> POR HACER:
A. Según el fragmento seleccionado, ¿de qué reconocemos hoy el inmenso valor?
B. Indica si cada afirmación coincide con el fragmento seleccionado y cita las palabras que lo deciden: (i) la pandemia nos afectó poco; (ii) el modelo económico del país pone los beneficios económicos por encima del ser humano; (iii) ese modelo pone a la persona en el centro.

> FRAGMENTO SELECCIONADO:
···

La pandemia nos ha golpeado muy fuerte en muchos aspectos. Nos ha ayudado a relativizar algunas de nuestras prioridades y hemos aprendido a valorar mucho más aquello que, por tenerlo cerca y a diario, no le dábamos la importancia que sí tenía. Hoy reconocemos el inmenso valor de la vida misma, de las personas que tenemos cerca y de aquellas con y por quienes laboramos.
Sin embargo, a pesar del tremendo golpe que hemos recibido, vemos con profunda preocupación que en nuestro país sigue primando un modelo económico que saca a la persona del centro. Un modelo basado en la primacía del mercado y la libre iniciativa de los actores económicos como principales factores para construir la sociedad. Un sistema que pone los beneficios económicos por encima del ser humano, primando una cultura del descarte, que considera a la persona en sí misma como un bien de consumo que se puede usar y luego tirar.

···

> DATOS MOSTRADOS:
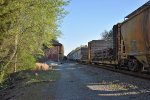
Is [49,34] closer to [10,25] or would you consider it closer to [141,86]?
[10,25]

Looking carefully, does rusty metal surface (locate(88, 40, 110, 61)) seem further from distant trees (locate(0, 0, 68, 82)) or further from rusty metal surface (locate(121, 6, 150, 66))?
rusty metal surface (locate(121, 6, 150, 66))

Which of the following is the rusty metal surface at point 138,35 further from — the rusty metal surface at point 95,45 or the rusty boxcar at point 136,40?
the rusty metal surface at point 95,45

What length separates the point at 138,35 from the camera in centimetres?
2066

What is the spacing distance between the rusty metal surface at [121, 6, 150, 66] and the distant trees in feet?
17.1

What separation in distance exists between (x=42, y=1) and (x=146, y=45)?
26.6 ft

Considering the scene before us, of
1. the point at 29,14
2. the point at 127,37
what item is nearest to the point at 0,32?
the point at 29,14

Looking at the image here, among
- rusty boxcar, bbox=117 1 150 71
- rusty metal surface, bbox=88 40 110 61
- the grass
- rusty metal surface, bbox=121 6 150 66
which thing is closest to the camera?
rusty metal surface, bbox=121 6 150 66

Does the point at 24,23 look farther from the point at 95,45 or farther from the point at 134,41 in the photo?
the point at 95,45

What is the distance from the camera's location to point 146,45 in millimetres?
19266

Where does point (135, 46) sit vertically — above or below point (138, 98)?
above

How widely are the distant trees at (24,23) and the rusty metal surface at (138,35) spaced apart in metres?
5.20

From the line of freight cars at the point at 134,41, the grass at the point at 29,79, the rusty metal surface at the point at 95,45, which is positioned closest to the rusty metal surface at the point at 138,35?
the line of freight cars at the point at 134,41

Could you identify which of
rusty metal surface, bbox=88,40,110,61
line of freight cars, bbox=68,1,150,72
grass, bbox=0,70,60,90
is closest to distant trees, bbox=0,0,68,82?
grass, bbox=0,70,60,90

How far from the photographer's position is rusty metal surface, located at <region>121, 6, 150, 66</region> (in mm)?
18938
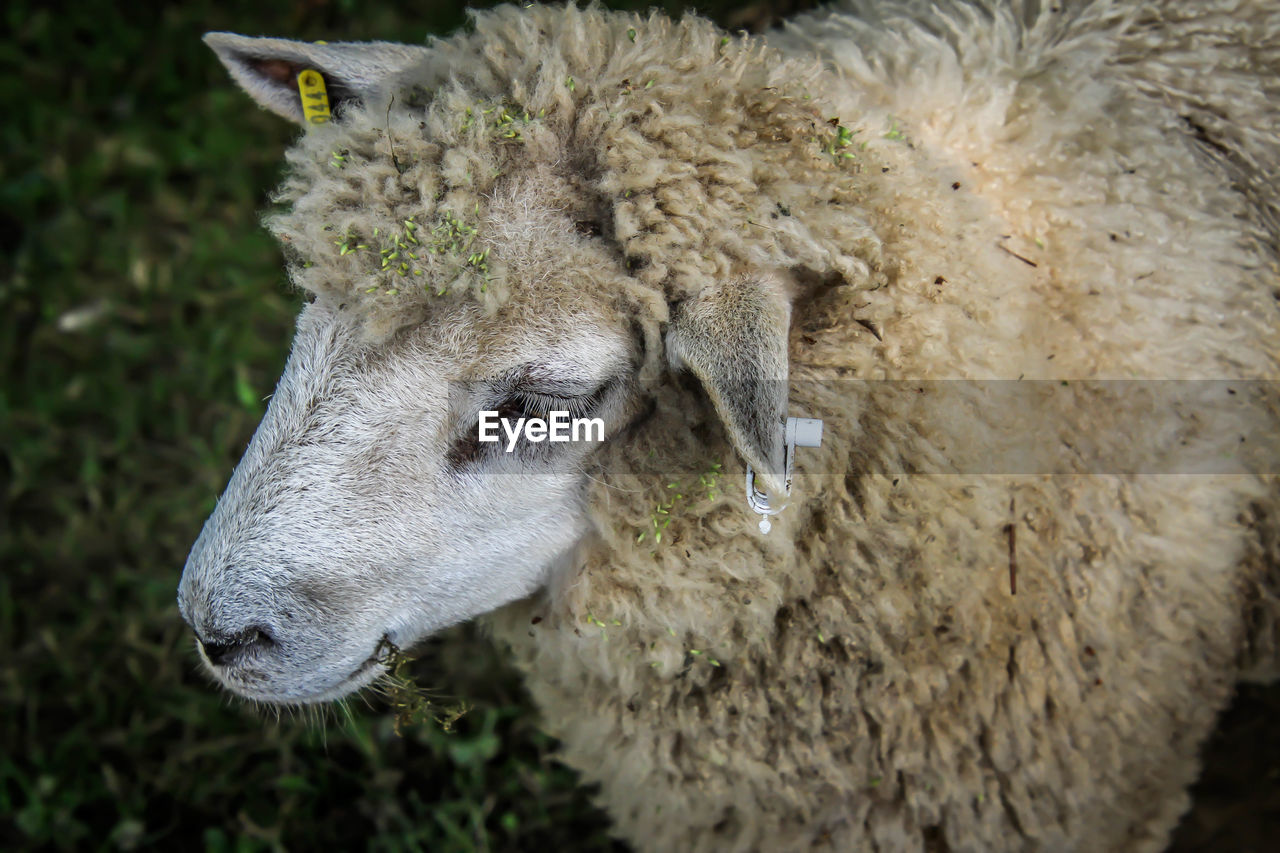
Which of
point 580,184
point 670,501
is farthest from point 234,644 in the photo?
point 580,184

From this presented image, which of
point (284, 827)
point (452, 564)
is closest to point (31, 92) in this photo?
point (284, 827)

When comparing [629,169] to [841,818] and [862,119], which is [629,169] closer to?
[862,119]

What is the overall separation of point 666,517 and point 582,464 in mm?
176

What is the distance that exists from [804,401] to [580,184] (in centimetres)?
51

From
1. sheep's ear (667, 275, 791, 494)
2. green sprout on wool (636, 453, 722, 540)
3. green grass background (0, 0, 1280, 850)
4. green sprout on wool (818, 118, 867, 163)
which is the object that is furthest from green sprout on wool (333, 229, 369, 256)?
green grass background (0, 0, 1280, 850)

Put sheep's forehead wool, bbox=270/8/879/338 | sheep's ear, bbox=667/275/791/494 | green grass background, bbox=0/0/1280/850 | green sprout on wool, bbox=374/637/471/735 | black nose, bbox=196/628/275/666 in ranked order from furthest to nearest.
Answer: green grass background, bbox=0/0/1280/850 → green sprout on wool, bbox=374/637/471/735 → black nose, bbox=196/628/275/666 → sheep's forehead wool, bbox=270/8/879/338 → sheep's ear, bbox=667/275/791/494

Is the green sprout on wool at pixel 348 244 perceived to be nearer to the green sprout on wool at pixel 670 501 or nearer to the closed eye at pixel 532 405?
the closed eye at pixel 532 405

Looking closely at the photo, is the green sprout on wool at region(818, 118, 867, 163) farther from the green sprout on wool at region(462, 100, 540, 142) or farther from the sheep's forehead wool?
the green sprout on wool at region(462, 100, 540, 142)

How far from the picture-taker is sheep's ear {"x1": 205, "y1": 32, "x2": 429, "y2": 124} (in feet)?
5.25

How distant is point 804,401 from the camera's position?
142 centimetres

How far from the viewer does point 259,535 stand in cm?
140

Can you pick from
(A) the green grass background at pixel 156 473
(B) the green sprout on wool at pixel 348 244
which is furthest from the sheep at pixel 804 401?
(A) the green grass background at pixel 156 473

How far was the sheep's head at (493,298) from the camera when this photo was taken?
1286 mm

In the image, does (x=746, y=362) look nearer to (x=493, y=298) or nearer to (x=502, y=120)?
(x=493, y=298)
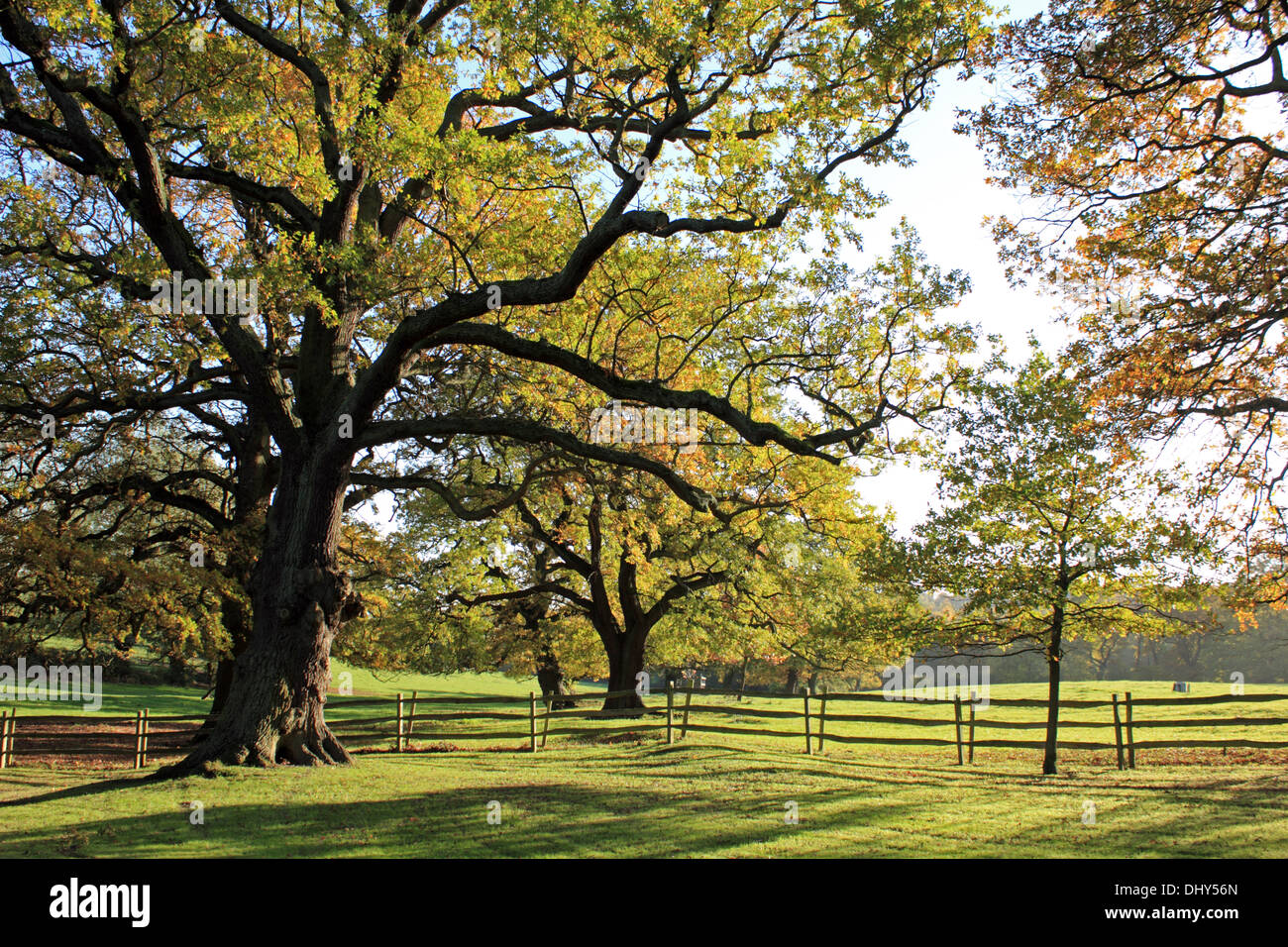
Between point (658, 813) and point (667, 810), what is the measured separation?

···

> RESULTADOS:
A. De la vida misma, de las personas que tenemos cerca y de aquellas con y por quienes laboramos.

B.
(i) No: "La pandemia nos ha golpeado muy fuerte en muchos aspectos".
(ii) Sí: "Un sistema que pone los beneficios económicos por encima del ser humano".
(iii) No: "sigue primando un modelo económico que saca a la persona del centro".